Lalu bagaimana dampak/pengaruhnya pada Unhas sendiri, apakah dengan peraturan ini profesor tidak lagi mempublikasikan jurnalnya di scopus?
Sampai saat ini kami di Publication Management Center (PMC) yang menangani publikasi Unhas, masih terus mendorong lektor kepala dan profesor untuk publish di jurnal yang bereputasi baik, termasuk scopus. Pilihan pertama kami masih tetap indeks ini, tetapi tentu saja ada pilihan-pilihan berikutnya mengingat kapasitas dosen memiliki writing skill berbeda-beda juga. Selain itu, kami ada aternatif yaitu melaksanakan international conference terindeks WoS dan juga scopus sebagai media bagi dosen Unhas untuk diseminasi dan publikasi.
Kami targetkan 10 fakultas tahun ini untuk diarahkan conference ter-indeks scopus. Jadi Unhas Insya Allah ready, apapun bunyi Permen. Itu artinya Permen tidak akan menjadi hambatan bagi Unhas. Memang Unhas harus bisa take off dengan kecepatan tinggi. Ibarat pesawat, Unhas ini banyak penumpang (bobotnya berat) sehingga untuk take off harus kecepatan tinggi di run way, tidak bisa lambat. Jadi tidak boleh “batuk-batuk” karena scopus.
Sejauh ini sudah berapa banyak jumlah jurnal profesor dan dosen Unhas yg publikasi di scopus?

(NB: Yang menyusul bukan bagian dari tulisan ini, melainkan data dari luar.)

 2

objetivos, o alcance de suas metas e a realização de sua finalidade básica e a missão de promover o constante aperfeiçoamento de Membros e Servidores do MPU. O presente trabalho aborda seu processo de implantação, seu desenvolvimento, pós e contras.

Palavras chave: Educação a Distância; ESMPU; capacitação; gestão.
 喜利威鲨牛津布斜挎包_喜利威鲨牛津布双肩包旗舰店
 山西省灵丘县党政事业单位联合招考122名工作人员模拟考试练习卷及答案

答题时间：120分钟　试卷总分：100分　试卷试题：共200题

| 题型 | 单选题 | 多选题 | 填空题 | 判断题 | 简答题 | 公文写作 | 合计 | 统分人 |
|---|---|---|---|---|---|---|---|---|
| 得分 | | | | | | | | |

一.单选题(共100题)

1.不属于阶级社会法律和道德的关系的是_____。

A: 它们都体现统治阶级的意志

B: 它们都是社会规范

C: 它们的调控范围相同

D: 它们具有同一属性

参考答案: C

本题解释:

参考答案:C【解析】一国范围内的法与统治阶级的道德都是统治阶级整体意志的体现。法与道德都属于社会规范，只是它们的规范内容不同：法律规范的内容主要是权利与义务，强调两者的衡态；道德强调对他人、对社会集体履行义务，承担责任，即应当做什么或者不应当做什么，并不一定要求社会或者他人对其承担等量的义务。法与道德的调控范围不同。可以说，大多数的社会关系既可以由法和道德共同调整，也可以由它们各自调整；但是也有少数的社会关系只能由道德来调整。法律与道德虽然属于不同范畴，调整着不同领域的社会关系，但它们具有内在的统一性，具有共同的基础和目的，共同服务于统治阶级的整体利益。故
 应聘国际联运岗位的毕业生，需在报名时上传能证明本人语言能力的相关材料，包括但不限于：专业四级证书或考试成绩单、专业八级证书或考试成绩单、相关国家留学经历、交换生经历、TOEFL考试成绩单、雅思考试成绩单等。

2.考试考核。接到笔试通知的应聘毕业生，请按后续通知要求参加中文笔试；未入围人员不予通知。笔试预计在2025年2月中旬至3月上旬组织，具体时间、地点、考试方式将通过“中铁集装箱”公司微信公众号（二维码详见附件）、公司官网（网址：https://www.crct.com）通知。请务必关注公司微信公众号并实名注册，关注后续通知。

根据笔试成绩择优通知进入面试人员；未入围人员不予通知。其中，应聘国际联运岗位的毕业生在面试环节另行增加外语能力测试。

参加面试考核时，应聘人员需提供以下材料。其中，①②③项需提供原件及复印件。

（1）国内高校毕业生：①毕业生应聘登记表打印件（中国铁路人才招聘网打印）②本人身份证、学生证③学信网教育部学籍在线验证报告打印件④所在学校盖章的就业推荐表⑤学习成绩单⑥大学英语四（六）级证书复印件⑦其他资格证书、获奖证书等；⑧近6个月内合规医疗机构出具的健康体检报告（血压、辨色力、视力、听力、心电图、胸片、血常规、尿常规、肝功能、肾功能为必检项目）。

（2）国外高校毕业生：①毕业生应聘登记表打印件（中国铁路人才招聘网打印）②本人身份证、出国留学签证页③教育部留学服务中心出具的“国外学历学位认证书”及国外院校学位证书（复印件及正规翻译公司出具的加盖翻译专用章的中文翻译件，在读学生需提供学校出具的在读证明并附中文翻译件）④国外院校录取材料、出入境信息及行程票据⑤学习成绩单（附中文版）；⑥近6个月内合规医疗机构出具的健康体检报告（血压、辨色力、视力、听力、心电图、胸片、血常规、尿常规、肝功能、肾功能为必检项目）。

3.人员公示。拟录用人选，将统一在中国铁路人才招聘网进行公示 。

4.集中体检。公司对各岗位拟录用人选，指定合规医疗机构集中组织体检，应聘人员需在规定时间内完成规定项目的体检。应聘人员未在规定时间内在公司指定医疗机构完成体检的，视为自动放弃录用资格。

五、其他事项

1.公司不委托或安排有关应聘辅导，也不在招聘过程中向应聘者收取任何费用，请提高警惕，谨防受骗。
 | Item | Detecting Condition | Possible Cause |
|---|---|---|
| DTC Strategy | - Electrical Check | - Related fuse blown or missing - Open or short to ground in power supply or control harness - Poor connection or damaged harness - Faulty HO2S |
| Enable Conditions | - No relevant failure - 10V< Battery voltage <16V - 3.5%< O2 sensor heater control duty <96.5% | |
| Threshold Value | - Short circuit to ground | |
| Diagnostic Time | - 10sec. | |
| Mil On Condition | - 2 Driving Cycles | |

PMC belum melakukan pemisahan data publikasi berdasarkan jabatan akademik antara profesor, lektor lepala, lektor dan asisten. Tetapi jumlah profesor di Unhas 292 dan telah mengusulkan publikasi internasionalnya selama 3 tahun terakhir baik sebagai principal author maupun co-authorship. Hanya saja kita belum tahu pasti ini berapa persen yang lolos evaluasi, meskipun kelihatannya Kemenristekdikti melakukan extend time evaluasi sampai November 2019. Namun, saya optimis semuanya akan memenuhi syarat keharusan tersebut. Jelasnya, pada triwulan pertama 2018 jumlah publikasi Unhas di scopus sudah mencapai 1.595 (minus 5 dari 1.600) dari 1.231 penulis.
Selain scopus, berapa dan di jurnal apa saja publikasi dosen Unhas?
Sampai triwulan pertama 2018, publikasi internasional Unhas tersebar di sekitar 160 jurnal internasional bereputasi scopus di seluruh dunia, mulai dari cluster Q1 sampai Q4. Sementara collaborating affiliation nya mencapai 150 mitra (joint authorship) dengan universitas terkemuka di dalam dan luar negeri. Dengan optimalisasi kemitraan, saya yakin target publikasi internasional bereputasi bagi Unhas akan dapat dicapai.
Apakah hal tersebut sudah sesuai dengan target yang diharapkan?
Sebagai gambaran di tahun 2017, PMC Unhas menargetkan 1.290 artikel yang terpublikasi di jurnal internasional bereputasi, khususnya yang terindeks oleh scopus. Namun, dengan sumber daya yang dimiliki dan kerja keras publikasi, serta dukungan penuh pimpinan universitas dalam menyiapkan sumberdaya yang diperlukan, target berhasil dilampaui.
Semester pertama 2017 sudah 1.302 artikel yang terindeks oleh scopus. Capaian itu melebih target. Sampai awal triwulan pertama 2018 ini, jumlah publikasi internasional Unhas khususnya yang bereputasi (scopus dan ISI Thomson) sudah mencapai 1.595 dokumen dari 1.231 penulis. Jumlah ini memang sudah terhitung “speed up“, tetapi perguruan tinggi lain terutama di Jawa dan negara lain itu juga lari kencang. Yang jelas untuk mempertahankan rating, Unhas terus bergegas dalam publikasi dan peningkatan kualitas jurnal dengan indeks database internasional seperti EBSCO, DOAJ, CABI dan Microsoft Academic Search.
PMC menargetkan akhir 2018, jumlah dokumen publikasi internasional bereputasi akan mengalami kenaikan 500-600 dokumen, sehingga secara total tahun 2018 jumlah keseluruhan publikasi Unhas di scopus diharapkan dapat mencapai 2.000 dokumen. Itu diluar publikasi internasional yang bukan scopus. Insya Allah Unhas ready.